Seit der Nachkriegszeit hat sich die Narrhalla als wichtigstes und kontinuierliches Printmedium zur jeweiligen Fastnachtskampagne etabliert. Ihre Inhalte bestehen in der Regel aus nachgedruckten Fastnachtsvorträgen, Termine zur Kampagne und ergänzende Informationen zur Mainzer Fastnacht.
Die ersten Jahre: 1841 bis 1848
Die Narrhalla, ein Wortspiel aus Narr und Walhalla, wurde erstmals 1841 von Franz Wiest herausgegeben und unter dem vollständigen Titel „Narrhalla - Carnevalszeitung für die Saison 1841“ bei Johann Wirth in Mainz gedruckt. Das Titelblatt war geschmückt mit allegorischen Figuren zur Fastnacht wie beispielsweise dem Till Eulenspiegel. Schon in der ersten Ausgabe wurde von den zuständigen Behörden des Großherzogtums Hessen zensiert. So wurde zum Beispiel der Beitrag „Schreckliche aber wahre Geschichte der Dezember-Revolution im Königthume Narrenreich“, eine Parabel zu den verschiedenen europäischen Revolutionen der Zeit, inhaltlich zusammengestrichen. Die „Preßfreiheit“ und die ihr entgegenstehende Zensur der Obrigkeit waren somit auch immer wieder Themen, welche die Narrhalla aufgriff.
Ab 1843 wurde die Narrhalla von Ludwig Kalisch redigiert. Sie erschien nun acht Mal, jeweils Sonntags, während der Kampagne. Gestalterisch zeichnete sich die Narrhalla zu dieser Zeit durch opulent gestaltete Illustrationen aus. Inhaltlich verstärkte sich unter Kalisch die kritische Ausrichtung des Blattes. Immer wieder wiesen weiße Leerstellen auf die Zensur von Inhalten hin, die Kalisch mit „Die närrische Zensur hat diese Strophe gestrichen...“ kommentierte. In der Fastnachtskampagne 1844 erschien ein kritischer Artikel über Ludwig I. von Bayern, den Schwiegervater des späteren hessischen Großherzogs Ludwig III. Der herrschende Großherzog von Hessen, Ludwig II., zu dessen Großherzogtum Mainz seit 1816 gehörte, ließ daraufhin im Februar 1844 alle noch ausstehenden Ausgaben der Narrhalla für die Kampagne 1844 vollständig verbieten.

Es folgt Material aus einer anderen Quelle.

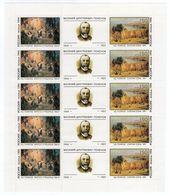 1994 Russia Mi# 387-88 150th Anniversary Of The Birth Of The Artist V.D. Polenov MNH** P107 - 1992-.... Federation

Ludwig Kalisch, heute als einer der bekanntesten und profiliertesten Vertreter der frühen politisch-literarisch Fastnachtspublizistik bekannt, führte die Narrhalla weiterhin als Redakteur in den folgenden Kampagnen bis 1848. Immer wieder geißelte er die repressive Politik und das Leben im biedermeierliche Deutschland der Mitte des 19. Jahrhunderts und stand dabei in heimatlicher Konkurrenz zu ähnlichen anderen publizistischen Erzeugnissen wie beispielsweise der „Neuen Mainzer Narrenzeitung“ von Eduard Reis. Als im Februar 1848 in Frankreich die Februarrevolution ausbrach, konnte Kalisch in der letzten Narrhalla-Ausgabe der Fastnachtskampagne 1848 die Abschaffung der Pressezensur und eine beginnende Veränderung der politischen Landschaft auch in den deutschen Landen feiern.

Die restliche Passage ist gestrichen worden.